## Susun Latihan
Tolong lanjutkan esai tentang korupsi di Indonesia berikut, dimulai setelah kalimat terakhir yang tertera.

## Bagian Dokumen
────────────────

Persoalan Paradigma (Analisis Korupsi di indonesia)

Oleh: Achmad Rois)*

Indonesia adalah Negara yang memiliki kekayaan luar biasa. Sumber daya alamnya seakan tak terbatas dimakan waktu. Kepemilikan sumber daya tak terbatas ini terbukti dengan banyaknya Negara yang mencoba menjajah Indonesia dengan alasan tersebut, baik pada masa lalu ataupun sampai hari ini. Sudah tidak perlu diragukan lagi bahwa kekayaan bangsa ini melebihi apa yang dibutuhkan seluruh rakyat yang tinggal dalam batas territorial. Tapi idelalitas ini menjadi senjang dengan banyaknya rakyat miskin, pengangguran dalam jumlah besar, kurs mata uang yang rendah dan tingkat korupsi yang kian melangit.

Realitas tersebut semakin terlihat parah dengan banyaknya tindak criminal di hampir setiap belahan bumi Indonesia. Kriminal dengan tingkatan beragam serta modus operandi yang kian kreatif dan efisien. Lebih parahnya adalah alasan setiap dari mereka hampir semua sama, yaitu persoalan kampung tengah (perut). Ini tentu menjadi ironis dengan realitas bangsa yang kaya. Apa jadinya bangsa yang begitu kaya ini jika sebagian besar rakyatnya berada dalam belenggu pengangguran dan hidup dalam keadaan financial yang minim dan tidak wajar. Belum lagi para TKI yang bejibun, sehingga tak jarang kita dengar merekapun menjadi korban tindak kekerasan majikan mereka di negeri nan jauh di mata.

Sebagai rakyat yang hidup dalam kubangan media yang kian hari kian tidak enak disimak, tentu timbul banyak sekali pertanyaan yang hipotesis. Pertanyaan mendasar adalah mengapa keadaan Negara ini kian hari semakin memburuk dalam banyak hal. Dari mulai yang bersifat natural seperti banyaknya bencana yang terus saja melanda negeri yang indah permai ini, sampai pada bencana sistemik seperti banyaknya hak-hak rakyat yang dirampas secara tidak wajar. Pelaku perampasan ini tentu tidak sesepele penjambret yang beroperasi di bus-bus kota atau pasar-pasar tradisional. Pelakunya lebih terdidik dan yang jelas mempunyai kedudukan tinggi dalam hal kekuasaan. Mereka mampu menguasai banyak lini yang berpengaruh dan menjadikanya instrument pemuas kepentingan pribadinya sendiri. Dalam banyak kesempatan kita sering menyimak istilah mengerikan ini dengan sebutan Korupsi.

────────────────

## Catatan Dataset
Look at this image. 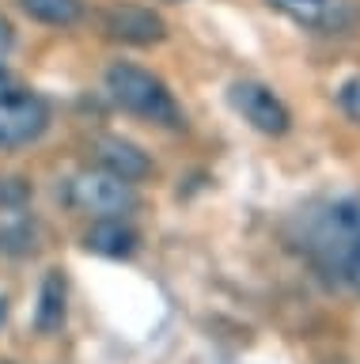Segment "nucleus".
<instances>
[{
  "mask_svg": "<svg viewBox=\"0 0 360 364\" xmlns=\"http://www.w3.org/2000/svg\"><path fill=\"white\" fill-rule=\"evenodd\" d=\"M103 87L121 110L137 114V118L160 125V129H182V110H178L175 95L167 91V84L160 76L148 73V68L114 61L103 76Z\"/></svg>",
  "mask_w": 360,
  "mask_h": 364,
  "instance_id": "f257e3e1",
  "label": "nucleus"
},
{
  "mask_svg": "<svg viewBox=\"0 0 360 364\" xmlns=\"http://www.w3.org/2000/svg\"><path fill=\"white\" fill-rule=\"evenodd\" d=\"M69 205L76 213H87L92 220H110L137 209V190L133 182H121L103 167H87L69 178Z\"/></svg>",
  "mask_w": 360,
  "mask_h": 364,
  "instance_id": "f03ea898",
  "label": "nucleus"
},
{
  "mask_svg": "<svg viewBox=\"0 0 360 364\" xmlns=\"http://www.w3.org/2000/svg\"><path fill=\"white\" fill-rule=\"evenodd\" d=\"M50 125V107L35 91H0V148L35 144Z\"/></svg>",
  "mask_w": 360,
  "mask_h": 364,
  "instance_id": "7ed1b4c3",
  "label": "nucleus"
},
{
  "mask_svg": "<svg viewBox=\"0 0 360 364\" xmlns=\"http://www.w3.org/2000/svg\"><path fill=\"white\" fill-rule=\"evenodd\" d=\"M228 99H231V107L243 114V122H251L258 133H266V136L288 133L292 114L266 84H258V80H239V84H231Z\"/></svg>",
  "mask_w": 360,
  "mask_h": 364,
  "instance_id": "20e7f679",
  "label": "nucleus"
},
{
  "mask_svg": "<svg viewBox=\"0 0 360 364\" xmlns=\"http://www.w3.org/2000/svg\"><path fill=\"white\" fill-rule=\"evenodd\" d=\"M103 31L107 38L126 42V46H156L167 38L163 16L144 4H110L103 11Z\"/></svg>",
  "mask_w": 360,
  "mask_h": 364,
  "instance_id": "39448f33",
  "label": "nucleus"
},
{
  "mask_svg": "<svg viewBox=\"0 0 360 364\" xmlns=\"http://www.w3.org/2000/svg\"><path fill=\"white\" fill-rule=\"evenodd\" d=\"M92 152H95V167L118 175L121 182H133V186H137L141 178L152 175L148 152H141V148L133 141H126V136H95Z\"/></svg>",
  "mask_w": 360,
  "mask_h": 364,
  "instance_id": "423d86ee",
  "label": "nucleus"
},
{
  "mask_svg": "<svg viewBox=\"0 0 360 364\" xmlns=\"http://www.w3.org/2000/svg\"><path fill=\"white\" fill-rule=\"evenodd\" d=\"M277 11H285L288 19H296L300 27L315 31H345L353 23V8L345 0H269Z\"/></svg>",
  "mask_w": 360,
  "mask_h": 364,
  "instance_id": "0eeeda50",
  "label": "nucleus"
},
{
  "mask_svg": "<svg viewBox=\"0 0 360 364\" xmlns=\"http://www.w3.org/2000/svg\"><path fill=\"white\" fill-rule=\"evenodd\" d=\"M84 247L92 250V255H103V258H129L133 250H137V232H133L121 216H110V220H95L87 228Z\"/></svg>",
  "mask_w": 360,
  "mask_h": 364,
  "instance_id": "6e6552de",
  "label": "nucleus"
},
{
  "mask_svg": "<svg viewBox=\"0 0 360 364\" xmlns=\"http://www.w3.org/2000/svg\"><path fill=\"white\" fill-rule=\"evenodd\" d=\"M65 323V277L61 273H46L38 292V307H35V326L38 334H53Z\"/></svg>",
  "mask_w": 360,
  "mask_h": 364,
  "instance_id": "1a4fd4ad",
  "label": "nucleus"
},
{
  "mask_svg": "<svg viewBox=\"0 0 360 364\" xmlns=\"http://www.w3.org/2000/svg\"><path fill=\"white\" fill-rule=\"evenodd\" d=\"M19 8H23V16L46 23V27H72L84 16L80 0H19Z\"/></svg>",
  "mask_w": 360,
  "mask_h": 364,
  "instance_id": "9d476101",
  "label": "nucleus"
},
{
  "mask_svg": "<svg viewBox=\"0 0 360 364\" xmlns=\"http://www.w3.org/2000/svg\"><path fill=\"white\" fill-rule=\"evenodd\" d=\"M27 201H31V182L23 175H8V171H0V213L23 209Z\"/></svg>",
  "mask_w": 360,
  "mask_h": 364,
  "instance_id": "9b49d317",
  "label": "nucleus"
},
{
  "mask_svg": "<svg viewBox=\"0 0 360 364\" xmlns=\"http://www.w3.org/2000/svg\"><path fill=\"white\" fill-rule=\"evenodd\" d=\"M337 102H342V110L349 114L353 122H360V76L345 80L342 91H337Z\"/></svg>",
  "mask_w": 360,
  "mask_h": 364,
  "instance_id": "f8f14e48",
  "label": "nucleus"
},
{
  "mask_svg": "<svg viewBox=\"0 0 360 364\" xmlns=\"http://www.w3.org/2000/svg\"><path fill=\"white\" fill-rule=\"evenodd\" d=\"M345 269H349V277H353V284L360 289V224L353 228V235H349V250H345Z\"/></svg>",
  "mask_w": 360,
  "mask_h": 364,
  "instance_id": "ddd939ff",
  "label": "nucleus"
},
{
  "mask_svg": "<svg viewBox=\"0 0 360 364\" xmlns=\"http://www.w3.org/2000/svg\"><path fill=\"white\" fill-rule=\"evenodd\" d=\"M12 42H16V34H12V23H8L4 16H0V57H4L8 50H12Z\"/></svg>",
  "mask_w": 360,
  "mask_h": 364,
  "instance_id": "4468645a",
  "label": "nucleus"
},
{
  "mask_svg": "<svg viewBox=\"0 0 360 364\" xmlns=\"http://www.w3.org/2000/svg\"><path fill=\"white\" fill-rule=\"evenodd\" d=\"M4 315H8V300L0 296V323H4Z\"/></svg>",
  "mask_w": 360,
  "mask_h": 364,
  "instance_id": "2eb2a0df",
  "label": "nucleus"
}]
</instances>
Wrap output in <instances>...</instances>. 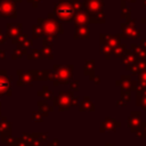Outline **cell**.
Instances as JSON below:
<instances>
[{
    "label": "cell",
    "instance_id": "6da1fadb",
    "mask_svg": "<svg viewBox=\"0 0 146 146\" xmlns=\"http://www.w3.org/2000/svg\"><path fill=\"white\" fill-rule=\"evenodd\" d=\"M56 11H57V15H58V17L60 18V19H63V21H71L72 19V17H73V15H74V10H73V7H71L70 5H59L58 7H57V9H56Z\"/></svg>",
    "mask_w": 146,
    "mask_h": 146
},
{
    "label": "cell",
    "instance_id": "7a4b0ae2",
    "mask_svg": "<svg viewBox=\"0 0 146 146\" xmlns=\"http://www.w3.org/2000/svg\"><path fill=\"white\" fill-rule=\"evenodd\" d=\"M86 6H87L88 10H91L92 13H96L99 9H102L103 1L102 0H87Z\"/></svg>",
    "mask_w": 146,
    "mask_h": 146
},
{
    "label": "cell",
    "instance_id": "3957f363",
    "mask_svg": "<svg viewBox=\"0 0 146 146\" xmlns=\"http://www.w3.org/2000/svg\"><path fill=\"white\" fill-rule=\"evenodd\" d=\"M75 22H76L78 24H86V23L88 22V19H87V16H86V14H82V13L78 14V16H76V19H75Z\"/></svg>",
    "mask_w": 146,
    "mask_h": 146
}]
</instances>
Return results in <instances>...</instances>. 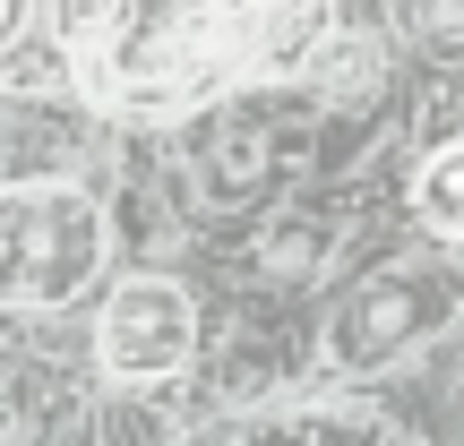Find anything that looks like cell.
<instances>
[{
  "mask_svg": "<svg viewBox=\"0 0 464 446\" xmlns=\"http://www.w3.org/2000/svg\"><path fill=\"white\" fill-rule=\"evenodd\" d=\"M103 266V206L69 181L0 189V300L9 309H61Z\"/></svg>",
  "mask_w": 464,
  "mask_h": 446,
  "instance_id": "6da1fadb",
  "label": "cell"
},
{
  "mask_svg": "<svg viewBox=\"0 0 464 446\" xmlns=\"http://www.w3.org/2000/svg\"><path fill=\"white\" fill-rule=\"evenodd\" d=\"M189 335H198V309H189L181 283L164 275H138L112 292L103 309V369L112 378H172L189 361Z\"/></svg>",
  "mask_w": 464,
  "mask_h": 446,
  "instance_id": "7a4b0ae2",
  "label": "cell"
},
{
  "mask_svg": "<svg viewBox=\"0 0 464 446\" xmlns=\"http://www.w3.org/2000/svg\"><path fill=\"white\" fill-rule=\"evenodd\" d=\"M421 215L439 232H464V147H439L421 164Z\"/></svg>",
  "mask_w": 464,
  "mask_h": 446,
  "instance_id": "3957f363",
  "label": "cell"
},
{
  "mask_svg": "<svg viewBox=\"0 0 464 446\" xmlns=\"http://www.w3.org/2000/svg\"><path fill=\"white\" fill-rule=\"evenodd\" d=\"M112 17H121V0H61V34L78 52H95L103 34H112Z\"/></svg>",
  "mask_w": 464,
  "mask_h": 446,
  "instance_id": "277c9868",
  "label": "cell"
},
{
  "mask_svg": "<svg viewBox=\"0 0 464 446\" xmlns=\"http://www.w3.org/2000/svg\"><path fill=\"white\" fill-rule=\"evenodd\" d=\"M421 17H430L439 34H464V9H448V0H421Z\"/></svg>",
  "mask_w": 464,
  "mask_h": 446,
  "instance_id": "5b68a950",
  "label": "cell"
},
{
  "mask_svg": "<svg viewBox=\"0 0 464 446\" xmlns=\"http://www.w3.org/2000/svg\"><path fill=\"white\" fill-rule=\"evenodd\" d=\"M0 17H9V0H0Z\"/></svg>",
  "mask_w": 464,
  "mask_h": 446,
  "instance_id": "8992f818",
  "label": "cell"
}]
</instances>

────────────────

## Hasil Latihan
Secara psikologis, seseorang yang digelari koruptor lebih merasa nyaman dengan gelar tersebut ketimbang jika digelari maling. Gelar koruptor terdengar lebih elegan dan professional memang, namun jika di inspeksi, kesalahan mereka justru lebih fatal dari sisi pengaruh dan banyaknya hak yang dirampas. Lalu, apa sebenarnya motif yang melatar belakangi ketegaan mereka dalam melakukan hal senista itu. Mereka mungkin tak sempat berfikir bagaimana jika yang mereka lakukan itu terjadi pada diri mereka sendiri, saat kepemilikan haknya dirampas dan setiap hari hidup dalam jambangan financial yang jauh dari kata cukup.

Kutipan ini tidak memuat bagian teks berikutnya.